Work required:
Count the lines in the listing below that contain the string "there", with case mattering, and reply with only that number.

%%

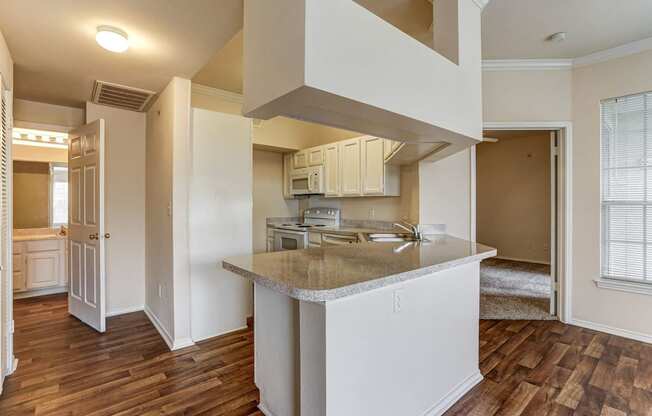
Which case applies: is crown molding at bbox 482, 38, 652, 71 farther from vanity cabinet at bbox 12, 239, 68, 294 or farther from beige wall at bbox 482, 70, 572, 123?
vanity cabinet at bbox 12, 239, 68, 294

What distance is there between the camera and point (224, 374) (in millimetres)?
2275

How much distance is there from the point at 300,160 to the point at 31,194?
3872mm

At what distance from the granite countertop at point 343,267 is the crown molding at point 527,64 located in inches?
83.2

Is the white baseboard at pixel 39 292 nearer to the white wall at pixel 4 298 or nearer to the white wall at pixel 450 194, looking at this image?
the white wall at pixel 4 298

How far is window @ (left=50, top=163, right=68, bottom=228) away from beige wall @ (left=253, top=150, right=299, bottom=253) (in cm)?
282

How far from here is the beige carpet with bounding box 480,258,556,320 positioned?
348 centimetres

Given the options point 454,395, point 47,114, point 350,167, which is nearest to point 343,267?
point 454,395

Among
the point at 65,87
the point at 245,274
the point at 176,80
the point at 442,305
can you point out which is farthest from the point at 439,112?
the point at 65,87

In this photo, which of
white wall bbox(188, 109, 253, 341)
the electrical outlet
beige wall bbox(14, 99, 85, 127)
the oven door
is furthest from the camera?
the oven door

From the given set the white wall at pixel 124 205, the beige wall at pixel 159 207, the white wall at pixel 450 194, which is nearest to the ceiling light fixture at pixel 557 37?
the white wall at pixel 450 194

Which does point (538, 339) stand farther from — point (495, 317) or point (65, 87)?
point (65, 87)

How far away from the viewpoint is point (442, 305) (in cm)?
189

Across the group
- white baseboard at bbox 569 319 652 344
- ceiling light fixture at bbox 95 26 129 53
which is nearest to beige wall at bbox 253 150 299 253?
ceiling light fixture at bbox 95 26 129 53

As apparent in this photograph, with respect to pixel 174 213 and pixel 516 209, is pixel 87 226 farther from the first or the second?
pixel 516 209
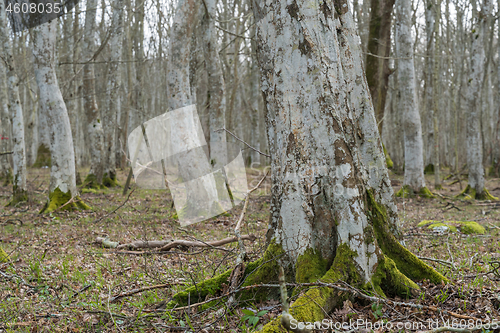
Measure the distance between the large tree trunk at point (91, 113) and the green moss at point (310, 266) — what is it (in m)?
11.8

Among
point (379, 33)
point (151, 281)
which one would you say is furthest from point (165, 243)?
point (379, 33)

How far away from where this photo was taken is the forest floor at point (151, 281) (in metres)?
2.80

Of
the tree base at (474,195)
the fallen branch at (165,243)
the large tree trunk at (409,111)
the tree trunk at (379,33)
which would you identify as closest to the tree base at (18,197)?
the fallen branch at (165,243)

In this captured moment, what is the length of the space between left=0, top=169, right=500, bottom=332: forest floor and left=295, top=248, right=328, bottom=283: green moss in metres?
0.31

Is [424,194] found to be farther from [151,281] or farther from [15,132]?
[15,132]

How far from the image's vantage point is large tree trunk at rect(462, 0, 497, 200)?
10.7m

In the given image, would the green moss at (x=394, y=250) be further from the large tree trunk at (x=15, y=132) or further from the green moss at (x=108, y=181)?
the green moss at (x=108, y=181)

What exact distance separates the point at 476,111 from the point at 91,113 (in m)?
13.2

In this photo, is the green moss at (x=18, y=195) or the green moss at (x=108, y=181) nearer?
the green moss at (x=18, y=195)

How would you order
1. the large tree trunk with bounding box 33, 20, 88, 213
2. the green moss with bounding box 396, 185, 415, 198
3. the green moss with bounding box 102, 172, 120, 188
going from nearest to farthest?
the large tree trunk with bounding box 33, 20, 88, 213, the green moss with bounding box 396, 185, 415, 198, the green moss with bounding box 102, 172, 120, 188

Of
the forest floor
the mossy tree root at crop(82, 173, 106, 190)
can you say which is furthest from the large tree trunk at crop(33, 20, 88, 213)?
the mossy tree root at crop(82, 173, 106, 190)

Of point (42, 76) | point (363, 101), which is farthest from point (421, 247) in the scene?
point (42, 76)

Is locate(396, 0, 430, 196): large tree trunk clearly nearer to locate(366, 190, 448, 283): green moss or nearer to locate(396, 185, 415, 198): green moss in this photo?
locate(396, 185, 415, 198): green moss

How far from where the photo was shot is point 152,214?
9.41 meters
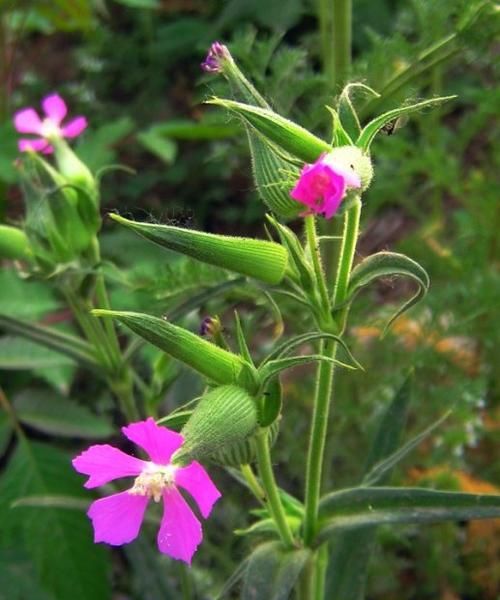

%%

Result for this task:
2